Two common types of database indexes that you should know
There are two very common types of database indexes - dense and sparse database indexes. If there's a pointer to every record there is in a datafile, then that's known as a dense index. On the other hand, if there is a pointer for a block of records, then that's known as a sparse index.
In this article, we will discuss more about sparse indexes.
Sparse indexes
Sparse indexes skip storing a pointer to each and every record that's present in a database and only store pointer to a block of records and where that block is present on disk. This is called a sparse index.
For example, let's consider that a database that contains a student table with 1000 rows and fields id
, name
and dob
. To visualize a sparse index, let's assume that the records are physically stored on disk as blocks
and
there are 5
entries per block. For 1000
database records, there will be 200
such blocks.
Now, if we were to create a sparse index on those 1000
records, we would get one index entry per block and only 200
index entries altogether.
On the other hand, if the index were to be a dense index, we would store one index entry per record. So, for 1000
records, we would have 1000
index entries.
Why use a sparse index?
From the above examples, you might have already observed that sparse indexes store 5x
lesser entries to data than
dense indexes (200
entries vs 1000
index entries). Now, imagine if there are millions or even billions of records in
a database. Indexing each record would mean that dense indexes would consume 5x
more space on disk (ignoring data
compression and other factors).
Disk space can quickly become a problem when you've got a lot of records to index. In such scenarios sparse indexes can come in handy.
Some calculations
Let's try to do some calculations on the space required to store index entries (pointers to actual data on disk).

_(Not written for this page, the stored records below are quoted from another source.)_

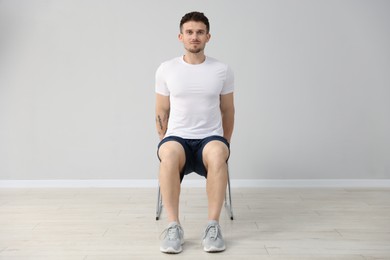 Photo of Handsome man exercising with chair at home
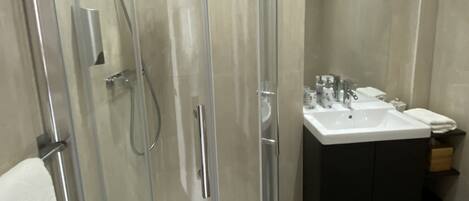A modern bathroom with a glass-enclosed shower, a white sink, and a dark vanity.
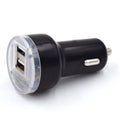 Black or white two-port car charger plugging into a 12V vehicle socket for in-car USB charging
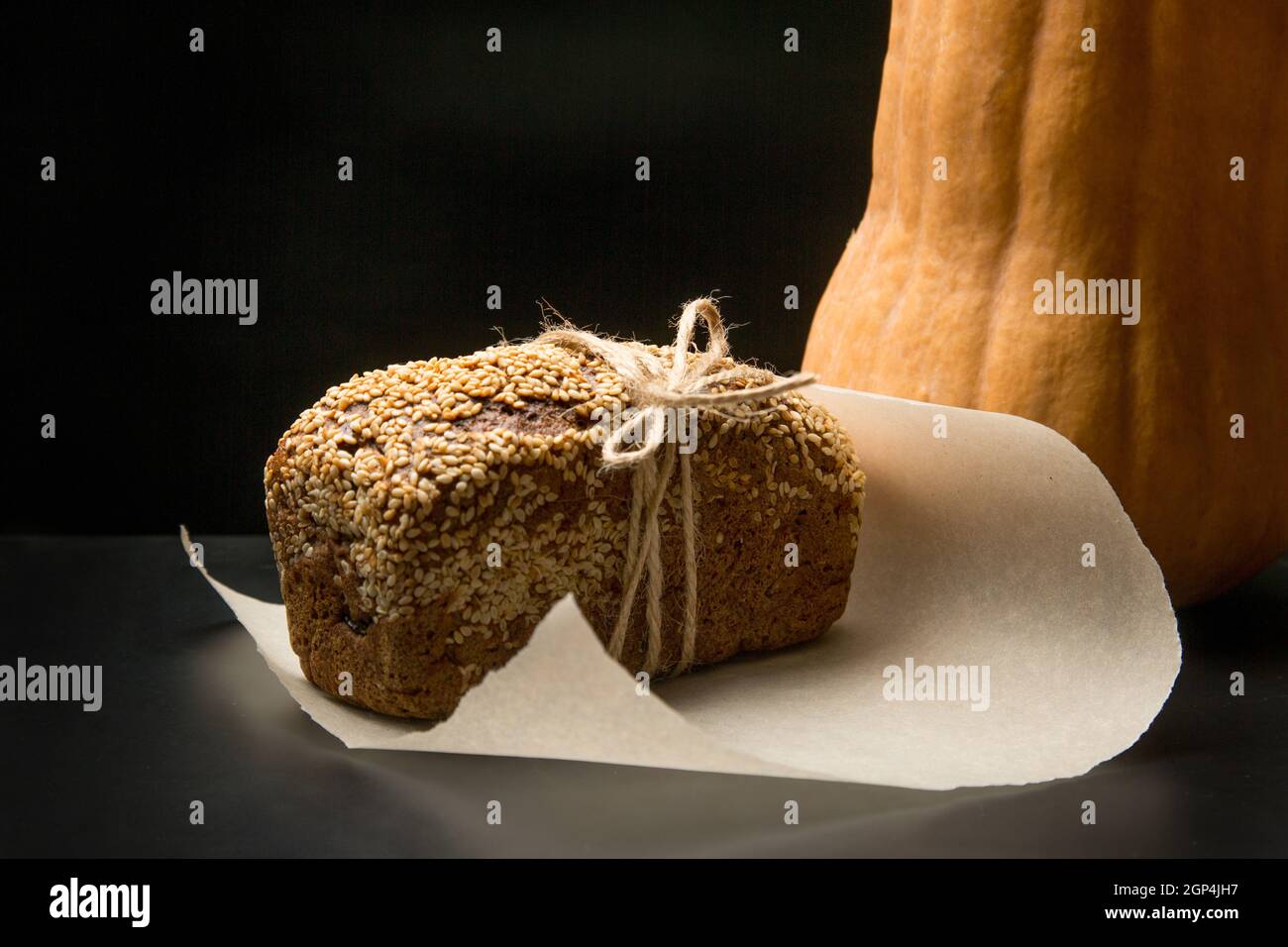 Homemade square bread with sesame seeds. Adding glutenfree flour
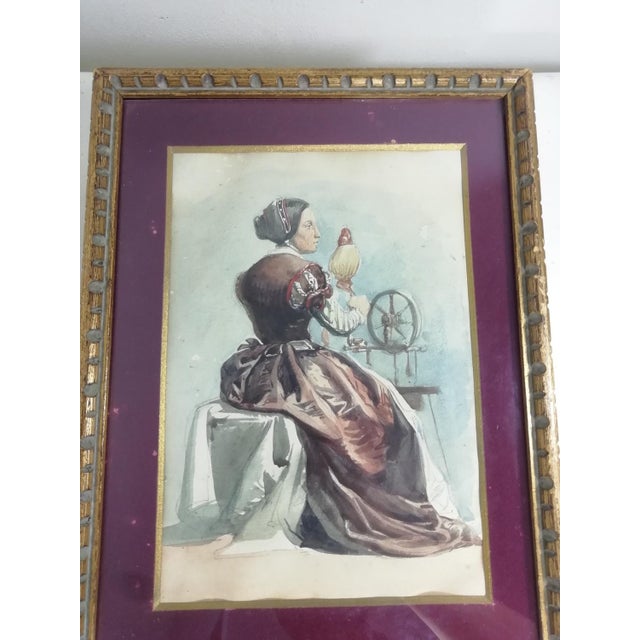 Watercolor on paper of excellent execution depicting a woman spinning with an antique spinning wheel. Genre subject by an...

For our example above, we can calculate the total space needed to store and index 1000 records. Let's assume that each record in the student table consists of the following:
id
- 4 Bytesname
- 50 Bytesdob
- 8 bytes (assuming timestamp format)
Total size of each record
: 4 + 50 + 8 = 62 Bytes
.
For 1000 records: 62 Bytes * 1000 = 62,000 Byes ~ 62 KB
Assuming that we index by dob
as illustrated in the example, each index entry would contain the following:
dob
:4 Bytes
- Block ID that references the location of the record on disk:
4 Bytes
- Record Offset: Position of the record within that block:
4 Bytes
Total space occupied by each index entry: 4 + 4 + 4 = 12 Bytes
Space used by a sparse index
If there's a sparse index entry for every 5 records: 1000/5 = 200 index entries
. Total space occupied by 200
index
entries: 200 * 12 Bytes = 2400 Bytes ~ 2.4 KB
Space used by a dense index
Since there's a index entry per record for dense index, for 1000 records, there would be 1000
index entries. Total
space occupied by 1000
index entries: 1000 * 12 Bytes = 12,000 Bytes ~ 12 KB
As you might be able to observe already, we are using 5x
less space to index 1000
entries using a sparse index as
compared to a dense index.
Hidden costs of a sparse index
Extra disk reads
As much space as sparse indexes might be able to save, since the granularity of these indexes don't directly point to the exact location of a record on disk, additional disk reads are necessary to further do sequential reads on index entries to filter down and locate the matching records. This makes them less efficient than dense indexes as they point directly to where a given record is located on the disk which saves disk reads.
Increased search times
Since we need extra reads to disk, we consequentially spend more time searching for the records with in the block essentially increasing search times.
Complexity
There are certain types of queries where the sparse indexes might not work well. For instance, range queries. For range queries, we would need more disk I/O operations to scan records sequentially spanning different blocks leading to increased query time and complexity.
Summing up
To sum up, sparse indexes offer good flexibility when we need to trade between space and time. If disk space is limited or if there are trillions of entries in a database, and we can't afford to maintain an index entry for each and every record, then naturally sparse indexes are a great choice. For use cases where the number of records are small or disk space is abundant, and when we need to optimize for speed over space, we can use dense indexes.
I hope that this post was able to give you a high level overview about sparse indexes, their advantages, disadvantages and when to use them.